Kate put a thin smile on her face. At least Beattie had taken the burden of leading the stories off her shoulders.

‘That’s the most I’ve ever heard about Mr and Mrs Brown. Kate prefers not to talk about the past,’ Mark said.

‘It’s not my favourite subject,’ Kate said, filling a bowl with boiled water.

‘I would like to have known her back then, though.’

Kate couldn’t read the look Mark gave her. Was there regret in it? Or just curiosity? Did he find the present-day Kate lacking? She poured a good slug of Dettol into the water.

‘She was quite something,’ Beattie said, looking at Kate warmly.

‘I bet she was.’

‘Enough!’ Kate said, blushing as she brought the bowl and first-aid box over to Beattie.

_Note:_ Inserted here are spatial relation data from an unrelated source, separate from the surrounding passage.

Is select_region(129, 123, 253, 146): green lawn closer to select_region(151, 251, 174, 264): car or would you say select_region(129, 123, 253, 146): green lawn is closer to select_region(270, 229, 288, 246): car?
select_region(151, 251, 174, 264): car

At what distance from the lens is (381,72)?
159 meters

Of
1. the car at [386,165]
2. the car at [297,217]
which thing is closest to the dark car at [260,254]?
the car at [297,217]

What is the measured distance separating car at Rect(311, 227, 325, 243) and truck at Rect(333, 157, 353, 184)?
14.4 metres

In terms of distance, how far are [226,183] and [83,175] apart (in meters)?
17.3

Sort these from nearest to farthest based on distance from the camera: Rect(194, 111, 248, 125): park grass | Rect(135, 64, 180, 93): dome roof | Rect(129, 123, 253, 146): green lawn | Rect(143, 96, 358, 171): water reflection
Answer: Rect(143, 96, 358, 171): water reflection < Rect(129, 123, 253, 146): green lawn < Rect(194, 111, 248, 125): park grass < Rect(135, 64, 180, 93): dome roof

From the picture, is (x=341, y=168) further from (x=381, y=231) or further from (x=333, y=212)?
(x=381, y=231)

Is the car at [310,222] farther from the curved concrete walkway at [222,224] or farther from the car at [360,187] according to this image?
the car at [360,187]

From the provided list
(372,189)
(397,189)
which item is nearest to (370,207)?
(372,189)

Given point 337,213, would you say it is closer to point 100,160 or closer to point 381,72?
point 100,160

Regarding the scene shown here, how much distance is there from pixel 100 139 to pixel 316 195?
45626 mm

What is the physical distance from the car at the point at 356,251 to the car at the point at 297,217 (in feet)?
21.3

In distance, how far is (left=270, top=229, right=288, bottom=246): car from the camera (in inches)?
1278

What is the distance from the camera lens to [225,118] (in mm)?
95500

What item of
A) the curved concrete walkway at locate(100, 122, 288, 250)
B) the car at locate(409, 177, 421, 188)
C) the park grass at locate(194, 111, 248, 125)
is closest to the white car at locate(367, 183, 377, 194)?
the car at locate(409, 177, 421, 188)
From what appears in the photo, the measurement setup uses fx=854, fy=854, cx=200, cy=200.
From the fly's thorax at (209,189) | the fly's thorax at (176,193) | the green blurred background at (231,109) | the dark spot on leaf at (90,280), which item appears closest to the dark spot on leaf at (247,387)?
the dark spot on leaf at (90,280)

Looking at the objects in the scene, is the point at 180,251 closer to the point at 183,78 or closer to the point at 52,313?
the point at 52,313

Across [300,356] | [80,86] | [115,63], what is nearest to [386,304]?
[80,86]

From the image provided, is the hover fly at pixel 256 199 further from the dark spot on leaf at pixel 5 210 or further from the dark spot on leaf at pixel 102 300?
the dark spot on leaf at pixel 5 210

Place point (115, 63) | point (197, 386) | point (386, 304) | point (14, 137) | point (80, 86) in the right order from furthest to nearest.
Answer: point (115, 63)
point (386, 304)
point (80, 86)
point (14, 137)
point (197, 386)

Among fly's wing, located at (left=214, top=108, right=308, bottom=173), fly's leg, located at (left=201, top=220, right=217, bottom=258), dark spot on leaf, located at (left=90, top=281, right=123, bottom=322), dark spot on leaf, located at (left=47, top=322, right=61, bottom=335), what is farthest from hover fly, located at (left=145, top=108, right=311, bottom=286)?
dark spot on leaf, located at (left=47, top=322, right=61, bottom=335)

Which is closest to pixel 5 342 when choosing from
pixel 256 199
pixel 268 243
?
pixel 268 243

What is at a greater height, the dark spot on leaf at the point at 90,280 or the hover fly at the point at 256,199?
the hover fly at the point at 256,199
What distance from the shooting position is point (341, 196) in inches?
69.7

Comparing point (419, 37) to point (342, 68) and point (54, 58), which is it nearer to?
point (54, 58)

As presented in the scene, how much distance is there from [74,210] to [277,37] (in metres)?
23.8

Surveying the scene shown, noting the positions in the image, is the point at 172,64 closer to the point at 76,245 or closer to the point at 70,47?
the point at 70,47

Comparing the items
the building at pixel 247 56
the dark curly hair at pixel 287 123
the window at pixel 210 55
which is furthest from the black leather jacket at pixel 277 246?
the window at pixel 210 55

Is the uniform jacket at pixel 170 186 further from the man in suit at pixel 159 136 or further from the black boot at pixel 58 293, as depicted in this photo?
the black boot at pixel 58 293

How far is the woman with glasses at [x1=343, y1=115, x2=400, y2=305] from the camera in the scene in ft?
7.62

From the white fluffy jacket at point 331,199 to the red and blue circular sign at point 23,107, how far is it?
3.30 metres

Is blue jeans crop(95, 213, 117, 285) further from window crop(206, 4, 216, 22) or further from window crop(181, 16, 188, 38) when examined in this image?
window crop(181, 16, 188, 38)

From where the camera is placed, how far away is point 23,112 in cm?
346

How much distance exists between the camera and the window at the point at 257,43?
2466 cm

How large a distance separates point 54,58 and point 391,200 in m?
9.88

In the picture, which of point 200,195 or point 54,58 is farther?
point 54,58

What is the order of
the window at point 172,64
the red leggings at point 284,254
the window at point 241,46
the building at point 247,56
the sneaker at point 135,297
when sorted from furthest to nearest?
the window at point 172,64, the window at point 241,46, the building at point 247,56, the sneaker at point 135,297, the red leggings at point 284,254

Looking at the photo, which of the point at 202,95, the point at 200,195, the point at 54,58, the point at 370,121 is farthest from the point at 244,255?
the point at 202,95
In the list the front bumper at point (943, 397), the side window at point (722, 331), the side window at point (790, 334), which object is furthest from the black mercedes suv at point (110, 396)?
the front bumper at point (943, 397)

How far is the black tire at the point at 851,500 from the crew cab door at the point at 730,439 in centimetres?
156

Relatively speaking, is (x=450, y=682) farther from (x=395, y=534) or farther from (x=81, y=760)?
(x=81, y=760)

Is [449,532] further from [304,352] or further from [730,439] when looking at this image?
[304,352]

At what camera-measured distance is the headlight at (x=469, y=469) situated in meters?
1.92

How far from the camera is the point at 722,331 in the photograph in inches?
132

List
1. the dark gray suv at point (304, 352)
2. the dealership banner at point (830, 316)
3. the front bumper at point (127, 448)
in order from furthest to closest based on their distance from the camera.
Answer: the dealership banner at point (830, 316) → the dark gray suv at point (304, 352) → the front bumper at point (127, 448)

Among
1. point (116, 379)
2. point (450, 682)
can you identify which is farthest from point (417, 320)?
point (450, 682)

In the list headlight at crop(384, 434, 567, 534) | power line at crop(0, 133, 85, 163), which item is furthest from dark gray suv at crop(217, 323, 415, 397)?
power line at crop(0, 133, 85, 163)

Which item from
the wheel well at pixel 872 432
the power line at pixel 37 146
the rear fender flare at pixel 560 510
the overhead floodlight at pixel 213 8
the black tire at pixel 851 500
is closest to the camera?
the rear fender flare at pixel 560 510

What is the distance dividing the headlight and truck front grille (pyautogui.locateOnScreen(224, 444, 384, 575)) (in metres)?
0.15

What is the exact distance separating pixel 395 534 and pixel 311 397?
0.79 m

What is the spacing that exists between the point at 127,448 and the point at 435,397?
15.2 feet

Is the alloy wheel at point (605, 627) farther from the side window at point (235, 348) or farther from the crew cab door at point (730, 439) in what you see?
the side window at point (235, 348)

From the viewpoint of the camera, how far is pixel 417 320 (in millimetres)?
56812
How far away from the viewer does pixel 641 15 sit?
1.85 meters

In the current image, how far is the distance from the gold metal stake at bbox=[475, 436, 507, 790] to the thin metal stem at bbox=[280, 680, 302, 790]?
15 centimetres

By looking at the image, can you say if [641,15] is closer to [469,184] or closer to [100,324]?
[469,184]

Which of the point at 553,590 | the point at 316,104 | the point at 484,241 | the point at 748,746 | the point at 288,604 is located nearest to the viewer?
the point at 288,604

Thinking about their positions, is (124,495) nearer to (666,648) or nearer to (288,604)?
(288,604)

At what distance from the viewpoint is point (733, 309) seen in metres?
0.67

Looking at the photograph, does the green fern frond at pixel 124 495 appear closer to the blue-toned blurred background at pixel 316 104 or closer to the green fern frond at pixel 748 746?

‘I’ll sort out the food,’ Mark said, discreetly moving over to the kitchen so that Kate and Tilly could help Beattie off with her tights.

‘I’m so sorry, you guys,’ Beattie said. ‘Messing up your evening like this.’

‘It’s hardly your fault,’ Tilly said.

Beattie winced as Kate set to work on her knees with the Dettol water and tweezers, dabbing and picking bits of grit out of the gouges.

‘So you went back to the States then, after Gloucestershire?’ Tilly asked her.

Kate held her breath – she had forgotten to warn Beattie that she had relocated her childhood to the Cotswolds. But she didn’t miss a beat.

‘Yep, to Minnesota. We were forever moving around.’

‘Lucky you,’ Tilly said. ‘I’ve never been anywhere really.’

‘Apart from to stay with your uncle in New York and to West Africa to visit the school,’ Kate said, putting plasters on Beattie’s wounds.

‘But mostly we just go to Cornwall,’ Tilly said, rolling her eyes.

‘We’ve got a house there,’ Kate said.

‘How lovely,’ Beattie said.

‘Open a bottle of red, will you?’ Mark called over to Kate from the kitchen.

When Kate returned to the sofa with the wine, corkscrew and glasses, she found Tilly sitting on the floor telling Beattie about her Greek plans. With all the stress and excitement of Beattie’s predicament, she had nearly forgotten that tomorrow was the day her daughter was leaving.